Los estudios históricos más antiguos, los relatos religiosos, los cuentos y las fábulas nos hablan de que la población se ha desplazado desde que los primeros homínidos poblaron la tierra. Las causas no deben de variar mucho, sólo el estado de desenvolvimiento cultural puede marcar alguna diferencia, pero por lo general todas ellas se resuelven en una sola frase: “más y mejores expectativas de vida”.

Las migraciones han sido reconocidas por la ONU como un derecho humano desde el año de 1948, más específicamente el artículo 13 de dicha declaración establece que toda persona tiene derecho a circular libremente y a elegir su residencia en el territorio de un Estado. Lo que sí debemos tener en cuenta es que el reconocimiento de este derecho no otorga la posibilidad de ingresar libremente a otro país, los Estados tienen derecho a decidir a quién permiten o no en su territorio, en función de la normativa migratoria de cada uno de ellos.

■ **Por hacer**:
**A)** Filtra las filas y copia cada línea que contenga la cadena "brick".
**B)** Reanuda el texto sobre las migraciones a partir de su última oración.

■ **Filas del conjunto**:
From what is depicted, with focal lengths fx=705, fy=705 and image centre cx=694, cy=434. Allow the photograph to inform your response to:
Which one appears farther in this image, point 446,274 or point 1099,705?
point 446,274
* * *
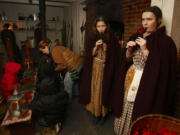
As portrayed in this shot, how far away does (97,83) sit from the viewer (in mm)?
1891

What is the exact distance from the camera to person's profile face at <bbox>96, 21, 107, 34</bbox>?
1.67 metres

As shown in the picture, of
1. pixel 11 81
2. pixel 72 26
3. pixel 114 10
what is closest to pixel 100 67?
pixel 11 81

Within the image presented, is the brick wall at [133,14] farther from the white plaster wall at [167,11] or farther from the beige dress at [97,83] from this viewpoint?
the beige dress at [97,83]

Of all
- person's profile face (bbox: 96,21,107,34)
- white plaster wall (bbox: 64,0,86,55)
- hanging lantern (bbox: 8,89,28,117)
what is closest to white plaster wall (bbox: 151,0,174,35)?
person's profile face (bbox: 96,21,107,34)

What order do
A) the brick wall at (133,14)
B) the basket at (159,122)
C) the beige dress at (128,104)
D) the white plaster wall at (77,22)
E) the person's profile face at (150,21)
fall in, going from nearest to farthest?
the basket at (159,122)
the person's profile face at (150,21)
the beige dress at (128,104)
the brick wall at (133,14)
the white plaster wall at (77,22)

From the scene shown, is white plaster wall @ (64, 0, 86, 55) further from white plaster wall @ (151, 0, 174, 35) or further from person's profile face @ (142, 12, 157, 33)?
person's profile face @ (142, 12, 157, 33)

■ **Resultados**:
**A)**
Within the image presented, is the brick wall at [133,14] farther from the white plaster wall at [167,11] or farther from the beige dress at [97,83] from this viewpoint?
A) the brick wall at (133,14)
the brick wall at (133,14)

**B)**
Lo anterior descansa en la lógica de muchos derechos humanos que no son absolutos, que pueden sufrir restricciones, y que para este caso en particular dicen relación con el principio de soberanía y la posibilidad de gestionar los flujos migratorios, estableciendo requisitos de ingreso, de estadía, de salida y también de expulsión.

Sin duda que la legislación en esta materia es relativamente reciente en la historia de la humanidad, sin ir más lejos, durante gran parte del siglo XIX y en las primeras décadas del siglo XX millones de personas, de los hoy llamados países del Primer Mundo” o desarrollados, salieron hacia importantes regiones de América, África, Asia y Oceanía, inundando demográficamente muchos de sus países. 

Los casos emblemáticos y más cercanos a nosotros son los de Argentina y Uruguay, que en la lógica demográfica se les reconoce como “países trasplantados” ya que fueron reconstruidos demográficamente por las migraciones trasatlánticas de dicho período. Ejemplos parecidos podemos encontrar en todos los demás continentes que fueron objeto de esta oleada migratoria.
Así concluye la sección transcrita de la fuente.